Leo was there, waiting for them. Like Izumi and his team, Leo wore protective gears that hid almost every inch of his body. He helped the other members of the team up and returned to help Izumi. He held out his hand to him, and, through the blinding snow and whiteness and howling wind, Izumi saw Leo's eyes. Then Leo smiled. Izumi didn't exactly saw the smile. The mask obscured all expressions, but Izumi knew it was a smile from the small wrinkles the muscle made from Leo's eyes. Izumi thought perhaps that was the moment he decided to pledge himself to Leo's cause.

Leo began humming again. Even over the loud noises, Izumi could still hear the tune. It was a familiar one, but for some reason he could not remember it. It wasn't one of Leo's originals. The tune opened a door Izumi had hidden to the corner of his mind. It tickled at his heart as if a feather was stroking it. Izumi frowned and clicked his tongue in annoyance.

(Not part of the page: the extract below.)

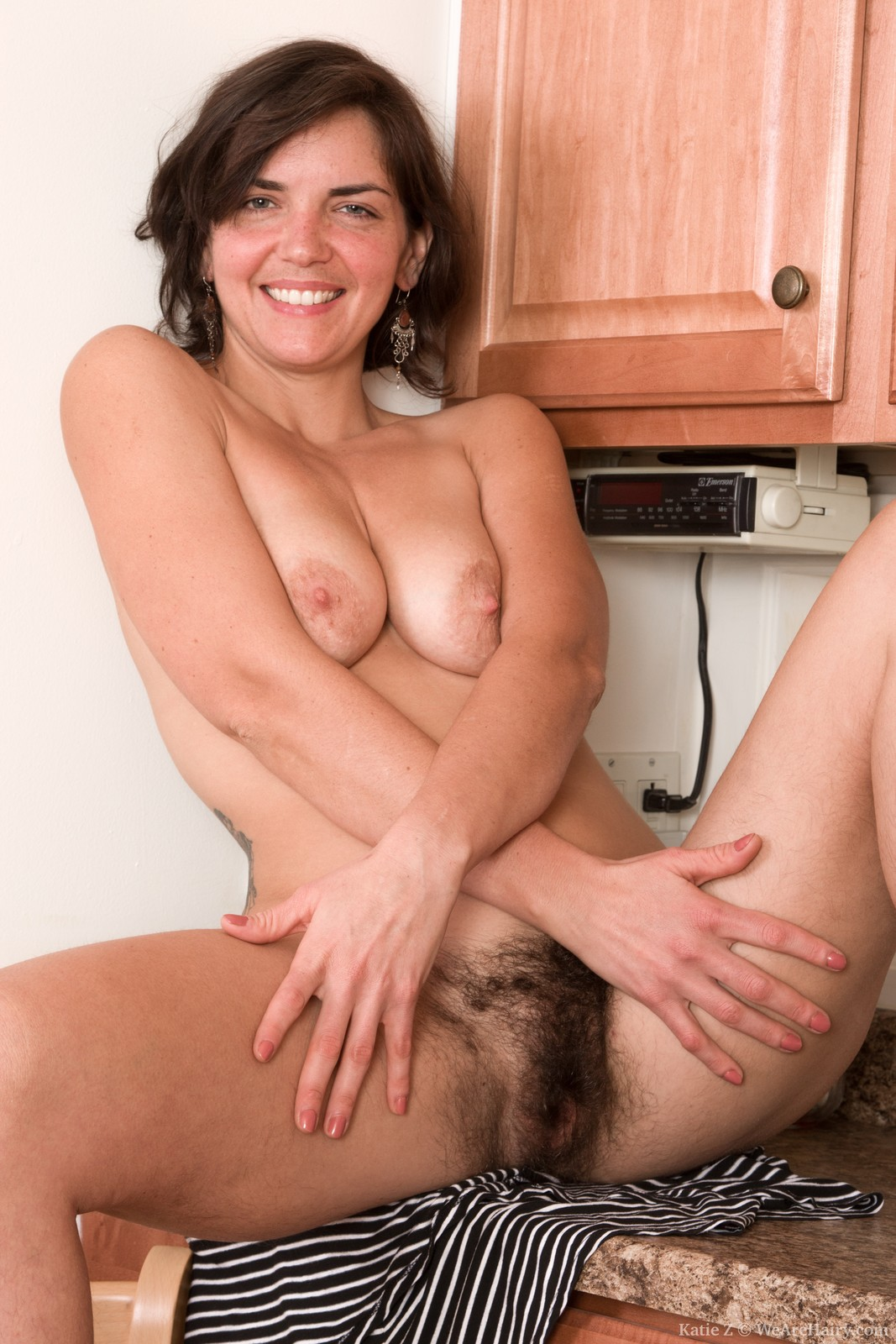 wpid-katie-z-strips-naked-in-the-kitchen-for-all13.jpg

Izumi thought of his companions. He knew why he had joined this hopeless crusade, but why did the others? Why did Ritsu, who could have enjoyed a life free of troubles, decide to be a part of this mess? Why did Arashi join them, forsaking everything he had? Why did Tsukasa show up at the door that stormy night, when he should be sitting in an enemy base, plotting their downfall? Izumi didn't know. He had always wanted to ask, but he never did. He was sure he would never find out. All of these answers had already turned to dust along with the only people that may answer them accurately.

The Reapers were close, so close. Izumi felt like he could sense the heat waves from the machines. "You don't have to stay here, King," he said, "no one will blame you."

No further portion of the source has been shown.